== Available records ==
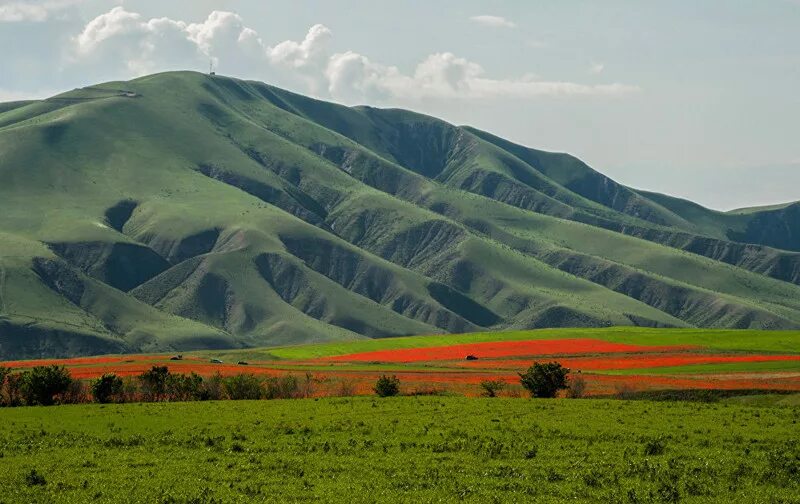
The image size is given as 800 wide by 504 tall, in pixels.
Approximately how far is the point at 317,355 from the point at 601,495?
384 ft

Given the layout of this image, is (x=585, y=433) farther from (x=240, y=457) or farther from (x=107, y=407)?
(x=107, y=407)

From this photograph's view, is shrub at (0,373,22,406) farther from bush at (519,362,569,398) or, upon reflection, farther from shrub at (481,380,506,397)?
bush at (519,362,569,398)

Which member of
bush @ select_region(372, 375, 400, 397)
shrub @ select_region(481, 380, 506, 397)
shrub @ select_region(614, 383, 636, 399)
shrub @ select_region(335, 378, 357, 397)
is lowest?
shrub @ select_region(335, 378, 357, 397)

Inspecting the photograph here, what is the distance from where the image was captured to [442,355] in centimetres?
13612

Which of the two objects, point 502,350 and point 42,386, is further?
point 502,350

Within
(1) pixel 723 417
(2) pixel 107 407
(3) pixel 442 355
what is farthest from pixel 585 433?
(3) pixel 442 355

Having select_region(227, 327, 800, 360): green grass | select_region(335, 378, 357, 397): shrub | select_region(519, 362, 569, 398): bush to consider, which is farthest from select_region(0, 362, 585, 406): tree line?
select_region(227, 327, 800, 360): green grass

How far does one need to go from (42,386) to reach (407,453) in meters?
36.2

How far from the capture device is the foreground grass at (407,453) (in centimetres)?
3747

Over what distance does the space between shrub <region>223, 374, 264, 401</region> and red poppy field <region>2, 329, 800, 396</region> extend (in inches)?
208

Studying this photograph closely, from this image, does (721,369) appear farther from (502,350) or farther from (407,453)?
(407,453)

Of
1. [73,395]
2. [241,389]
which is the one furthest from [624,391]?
[73,395]

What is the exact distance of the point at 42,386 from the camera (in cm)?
7212

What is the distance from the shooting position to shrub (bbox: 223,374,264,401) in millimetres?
76750
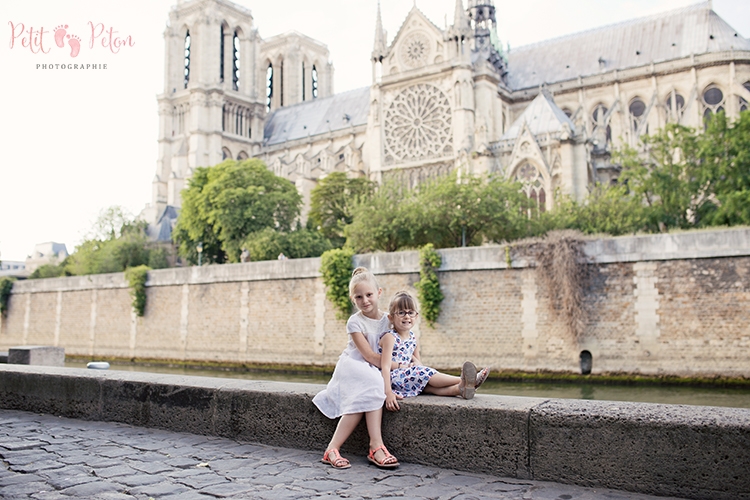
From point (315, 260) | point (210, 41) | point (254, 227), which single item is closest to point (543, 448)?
point (315, 260)

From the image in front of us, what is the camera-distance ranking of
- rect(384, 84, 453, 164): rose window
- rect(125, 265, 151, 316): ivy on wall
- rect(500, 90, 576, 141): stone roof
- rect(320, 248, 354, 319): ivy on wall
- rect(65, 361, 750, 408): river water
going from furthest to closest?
1. rect(384, 84, 453, 164): rose window
2. rect(500, 90, 576, 141): stone roof
3. rect(125, 265, 151, 316): ivy on wall
4. rect(320, 248, 354, 319): ivy on wall
5. rect(65, 361, 750, 408): river water

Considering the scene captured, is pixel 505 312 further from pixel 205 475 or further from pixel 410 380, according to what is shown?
pixel 205 475

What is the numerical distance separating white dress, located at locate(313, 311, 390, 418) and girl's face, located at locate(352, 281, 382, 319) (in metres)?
0.07

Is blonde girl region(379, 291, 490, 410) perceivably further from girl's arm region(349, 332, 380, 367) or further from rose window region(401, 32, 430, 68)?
rose window region(401, 32, 430, 68)

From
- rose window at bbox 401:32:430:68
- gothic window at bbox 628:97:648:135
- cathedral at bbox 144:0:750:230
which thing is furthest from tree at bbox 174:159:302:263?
gothic window at bbox 628:97:648:135

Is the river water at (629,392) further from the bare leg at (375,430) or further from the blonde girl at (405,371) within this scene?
the bare leg at (375,430)

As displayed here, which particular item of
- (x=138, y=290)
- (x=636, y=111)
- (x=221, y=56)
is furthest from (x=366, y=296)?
(x=221, y=56)

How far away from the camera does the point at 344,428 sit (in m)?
4.21

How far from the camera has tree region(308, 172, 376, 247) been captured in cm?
3712

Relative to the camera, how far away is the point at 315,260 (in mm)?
20922

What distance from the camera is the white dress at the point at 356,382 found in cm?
421

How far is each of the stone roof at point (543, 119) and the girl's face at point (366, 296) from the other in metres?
28.7

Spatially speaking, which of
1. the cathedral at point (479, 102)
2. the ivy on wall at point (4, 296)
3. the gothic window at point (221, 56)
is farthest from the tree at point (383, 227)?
the gothic window at point (221, 56)

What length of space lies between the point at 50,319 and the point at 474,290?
21141mm
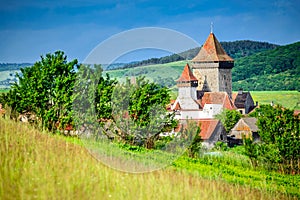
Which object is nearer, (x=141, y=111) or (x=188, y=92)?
(x=141, y=111)

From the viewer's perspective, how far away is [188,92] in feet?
188

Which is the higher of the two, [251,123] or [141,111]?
[141,111]

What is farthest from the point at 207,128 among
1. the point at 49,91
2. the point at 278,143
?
the point at 49,91

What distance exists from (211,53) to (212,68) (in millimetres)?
2482

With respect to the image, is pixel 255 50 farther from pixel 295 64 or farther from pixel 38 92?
pixel 38 92

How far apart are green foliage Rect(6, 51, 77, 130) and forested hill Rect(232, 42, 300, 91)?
268 ft

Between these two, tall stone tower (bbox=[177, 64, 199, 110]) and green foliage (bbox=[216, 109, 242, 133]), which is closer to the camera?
green foliage (bbox=[216, 109, 242, 133])

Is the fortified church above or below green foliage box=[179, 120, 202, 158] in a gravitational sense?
above

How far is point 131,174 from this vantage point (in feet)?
18.3

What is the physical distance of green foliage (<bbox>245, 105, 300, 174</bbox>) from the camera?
64.1ft

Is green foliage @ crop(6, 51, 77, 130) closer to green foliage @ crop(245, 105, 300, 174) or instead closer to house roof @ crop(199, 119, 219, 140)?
green foliage @ crop(245, 105, 300, 174)

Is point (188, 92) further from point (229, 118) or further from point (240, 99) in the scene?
point (229, 118)

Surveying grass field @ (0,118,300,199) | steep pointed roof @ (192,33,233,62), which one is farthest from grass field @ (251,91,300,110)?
grass field @ (0,118,300,199)

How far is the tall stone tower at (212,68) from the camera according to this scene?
63.0 metres
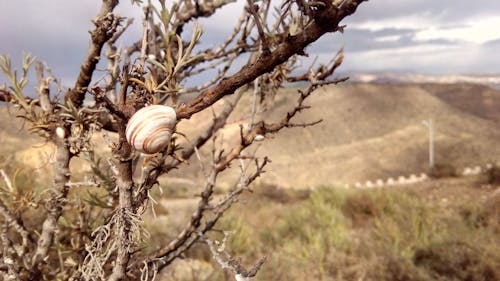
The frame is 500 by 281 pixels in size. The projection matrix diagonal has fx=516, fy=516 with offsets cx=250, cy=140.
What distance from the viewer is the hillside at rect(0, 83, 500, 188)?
121 ft

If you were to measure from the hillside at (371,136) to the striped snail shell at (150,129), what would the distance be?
29735 mm

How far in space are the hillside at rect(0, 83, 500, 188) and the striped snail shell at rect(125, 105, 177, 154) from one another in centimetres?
2973

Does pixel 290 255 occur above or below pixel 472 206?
above

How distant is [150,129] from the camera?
3.50ft

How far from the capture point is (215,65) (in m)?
2.73

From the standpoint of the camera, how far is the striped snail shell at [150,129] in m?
1.07

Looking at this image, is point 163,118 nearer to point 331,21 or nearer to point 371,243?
point 331,21

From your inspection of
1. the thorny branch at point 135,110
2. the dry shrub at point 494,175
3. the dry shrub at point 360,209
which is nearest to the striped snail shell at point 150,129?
the thorny branch at point 135,110

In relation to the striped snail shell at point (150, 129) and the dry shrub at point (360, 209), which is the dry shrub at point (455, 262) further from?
the striped snail shell at point (150, 129)

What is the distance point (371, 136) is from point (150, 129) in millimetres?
49963

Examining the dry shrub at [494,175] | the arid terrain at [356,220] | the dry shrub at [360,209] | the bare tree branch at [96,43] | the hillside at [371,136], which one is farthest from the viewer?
the hillside at [371,136]

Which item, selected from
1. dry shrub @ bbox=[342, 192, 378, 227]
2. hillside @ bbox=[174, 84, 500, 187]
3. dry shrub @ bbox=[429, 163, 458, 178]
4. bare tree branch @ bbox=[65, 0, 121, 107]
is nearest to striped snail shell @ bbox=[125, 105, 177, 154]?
bare tree branch @ bbox=[65, 0, 121, 107]

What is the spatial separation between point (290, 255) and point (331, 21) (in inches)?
224

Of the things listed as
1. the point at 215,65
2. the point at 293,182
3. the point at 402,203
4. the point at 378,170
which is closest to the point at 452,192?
the point at 402,203
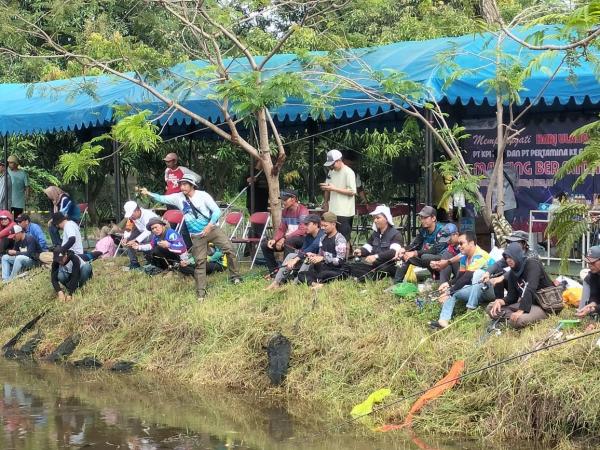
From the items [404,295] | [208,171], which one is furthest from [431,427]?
[208,171]

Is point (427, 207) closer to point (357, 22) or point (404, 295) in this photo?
point (404, 295)

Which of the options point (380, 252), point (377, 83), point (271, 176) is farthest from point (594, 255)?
point (271, 176)

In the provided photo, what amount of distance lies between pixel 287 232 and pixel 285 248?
0.41m

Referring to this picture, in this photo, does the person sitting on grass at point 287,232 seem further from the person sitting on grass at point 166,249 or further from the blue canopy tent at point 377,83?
the blue canopy tent at point 377,83

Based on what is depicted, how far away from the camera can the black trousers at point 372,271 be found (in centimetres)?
1200

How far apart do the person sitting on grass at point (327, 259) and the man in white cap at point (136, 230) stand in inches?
133

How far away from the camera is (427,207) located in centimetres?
1212

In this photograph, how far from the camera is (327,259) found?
480 inches

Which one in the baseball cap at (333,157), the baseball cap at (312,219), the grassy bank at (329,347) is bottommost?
the grassy bank at (329,347)

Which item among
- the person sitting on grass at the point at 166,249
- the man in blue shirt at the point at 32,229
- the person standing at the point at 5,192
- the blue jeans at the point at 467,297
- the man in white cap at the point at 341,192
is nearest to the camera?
the blue jeans at the point at 467,297

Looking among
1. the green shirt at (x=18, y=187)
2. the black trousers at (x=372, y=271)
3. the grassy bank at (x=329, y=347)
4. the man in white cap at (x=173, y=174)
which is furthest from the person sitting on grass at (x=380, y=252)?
the green shirt at (x=18, y=187)

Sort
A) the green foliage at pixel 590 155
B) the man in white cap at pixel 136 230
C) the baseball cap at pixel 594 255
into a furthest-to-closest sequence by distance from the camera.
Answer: the man in white cap at pixel 136 230, the green foliage at pixel 590 155, the baseball cap at pixel 594 255

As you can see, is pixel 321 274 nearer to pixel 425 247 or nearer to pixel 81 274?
pixel 425 247

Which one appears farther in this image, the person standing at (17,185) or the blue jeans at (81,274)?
the person standing at (17,185)
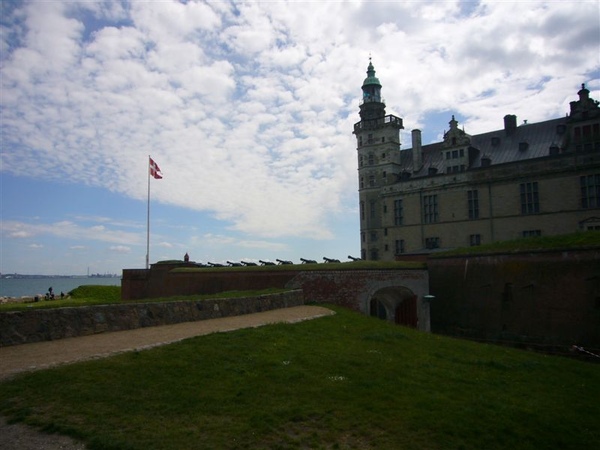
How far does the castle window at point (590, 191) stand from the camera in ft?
115

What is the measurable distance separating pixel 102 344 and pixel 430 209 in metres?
37.7

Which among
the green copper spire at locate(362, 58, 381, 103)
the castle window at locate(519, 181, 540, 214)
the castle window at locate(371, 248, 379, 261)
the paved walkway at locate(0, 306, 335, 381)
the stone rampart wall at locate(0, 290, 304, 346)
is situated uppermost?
the green copper spire at locate(362, 58, 381, 103)

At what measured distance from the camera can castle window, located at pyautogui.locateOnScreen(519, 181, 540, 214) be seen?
3803 centimetres

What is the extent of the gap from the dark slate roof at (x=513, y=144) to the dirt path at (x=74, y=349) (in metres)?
31.3

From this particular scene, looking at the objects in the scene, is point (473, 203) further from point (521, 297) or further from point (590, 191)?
point (521, 297)

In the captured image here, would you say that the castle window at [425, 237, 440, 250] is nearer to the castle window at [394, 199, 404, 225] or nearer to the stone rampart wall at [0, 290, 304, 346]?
the castle window at [394, 199, 404, 225]

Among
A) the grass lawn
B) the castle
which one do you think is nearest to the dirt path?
the grass lawn

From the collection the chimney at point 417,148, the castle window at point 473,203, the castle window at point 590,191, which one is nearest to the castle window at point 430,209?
the castle window at point 473,203

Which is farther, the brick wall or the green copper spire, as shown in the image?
the green copper spire

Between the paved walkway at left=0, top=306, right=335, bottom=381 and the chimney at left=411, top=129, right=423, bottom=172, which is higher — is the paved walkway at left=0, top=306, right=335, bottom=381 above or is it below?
below

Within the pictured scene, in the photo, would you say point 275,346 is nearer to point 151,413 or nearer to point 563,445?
point 151,413

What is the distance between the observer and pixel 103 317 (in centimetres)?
1340

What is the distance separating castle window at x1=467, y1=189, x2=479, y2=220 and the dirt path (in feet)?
94.4

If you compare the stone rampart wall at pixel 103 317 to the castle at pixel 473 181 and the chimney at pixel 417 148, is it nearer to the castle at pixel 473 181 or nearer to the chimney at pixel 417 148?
the castle at pixel 473 181
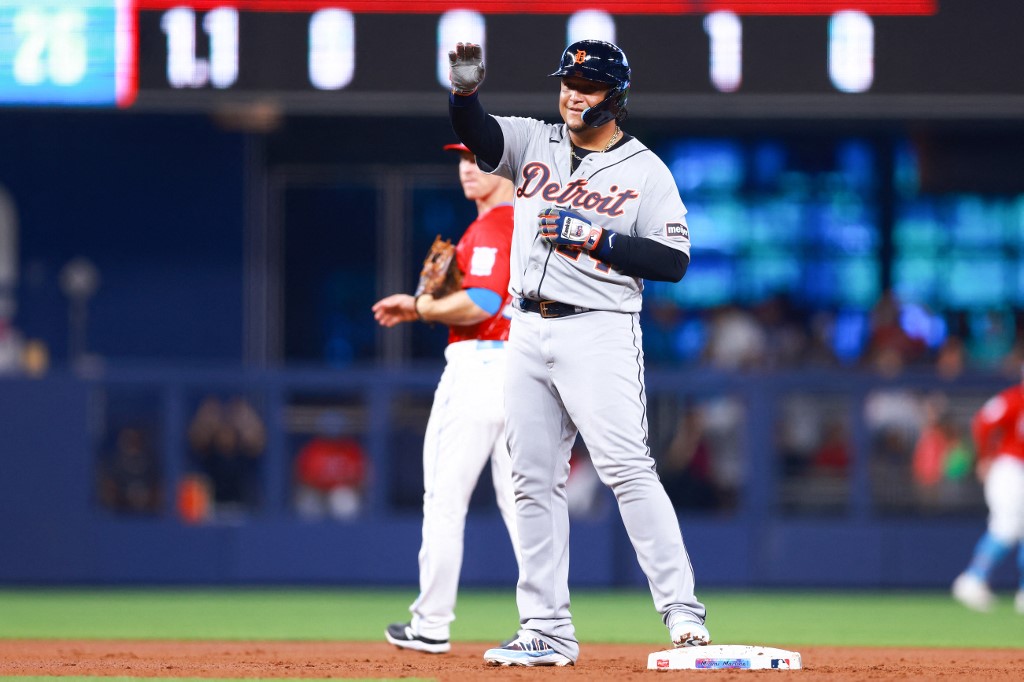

== Set task ==
Show each line from the rows above that contains the word "path".

== Right answer ==
What is the extent of the gap from the dark slate roof at (x=513, y=144) to the dirt path at (x=74, y=349) (in metres)?
which one do you think is nearest to the dirt path?
What is the distance separating castle window at x1=467, y1=189, x2=479, y2=220 and the dirt path (in feet)?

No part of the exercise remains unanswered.